Every living thing exercises a form of choice—to the extent of assimilating only those elements which are necessary to its survival, not any and all elements indiscriminately. A plant absorbs particular chemicals out of the soil. An animal hunts particular foods. To live, a living thing must have a code of values: that which is good for it and that which is not. Its survival is the standard, the measure of value. But for a plant or an animal, the standard, the values, the method of survival and the exercise of that method are automatic; no other choice is possible; no conscious choice is necessary.
Man’s method of survival is not automatic. He must establish it by conscious choice based on a rational observation of nature and of himself; he must discover what he is, what he needs, how he must act in order to exist. He must establish his own code of values. Its standard must still be the same: survival. But the values he establishes must be the ones needed by and appropriate to his one and only means of survival—the human means—the rational faculty.
A moral code is man’s statement of the principles that permit him to function as man. It is his protection against becoming his own destroyer. It is a set of values upon which he bases his rules of conduct, the rules of what is right or wrong for him as a rational being. The moral faculty is a part and a necessity of the rational faculty.
The establishment of values requires a standard. The concept of “value” presupposes an entity to whom an object or action is valuable. Moral values constitute a code of good and evil. By what standard are they to be set? Good—for whom? Good—for what?

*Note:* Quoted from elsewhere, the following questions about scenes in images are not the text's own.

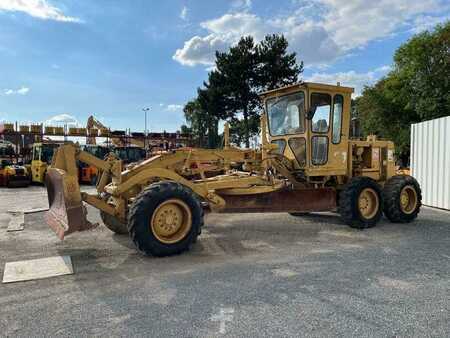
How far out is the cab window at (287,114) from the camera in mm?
7590

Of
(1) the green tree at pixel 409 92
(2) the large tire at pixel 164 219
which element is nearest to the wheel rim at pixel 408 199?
(2) the large tire at pixel 164 219

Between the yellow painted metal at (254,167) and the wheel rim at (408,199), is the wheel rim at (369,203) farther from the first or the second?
the wheel rim at (408,199)

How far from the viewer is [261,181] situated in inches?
284

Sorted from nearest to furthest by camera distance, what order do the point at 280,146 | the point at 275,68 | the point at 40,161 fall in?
the point at 280,146 < the point at 40,161 < the point at 275,68

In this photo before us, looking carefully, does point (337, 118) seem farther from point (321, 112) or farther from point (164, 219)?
point (164, 219)

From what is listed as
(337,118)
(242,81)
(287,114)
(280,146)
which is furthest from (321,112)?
(242,81)

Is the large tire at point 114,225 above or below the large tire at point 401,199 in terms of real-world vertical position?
below

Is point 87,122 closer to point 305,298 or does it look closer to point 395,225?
point 395,225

Man’s nature sets the standard of his moral code. Man’s survival sets the purpose. His proper morality is based on a single axiom:
Man exists and must survive as man.
All that which preserves man’s nature as a rational being is good. All that which destroys it is evil. All the actions based on, proceeding from, in accordance with man’s nature as a rational being are good. All the actions that contradict it are evil. All the forms and conditions of existence that permit man to function as a rational being are good. All the forms and conditions of existence that prevent it are evil.
The actions, conditions, motivations, and qualities required by and for the function of man’s rational faculty are man’s virtues—by sanction of the fact that they constitute man’s life principle, his means of survival, the forms, expressions and essence of his living energy.
It must be carefully noted, at this point, that the word “man” denotes a concrete, specific, existing entity—not “mankind,” which is a collective abstraction. An entity survives by surviving; a “kind” may attempt to survive by slaughtering nine-tenths of the entities composing it.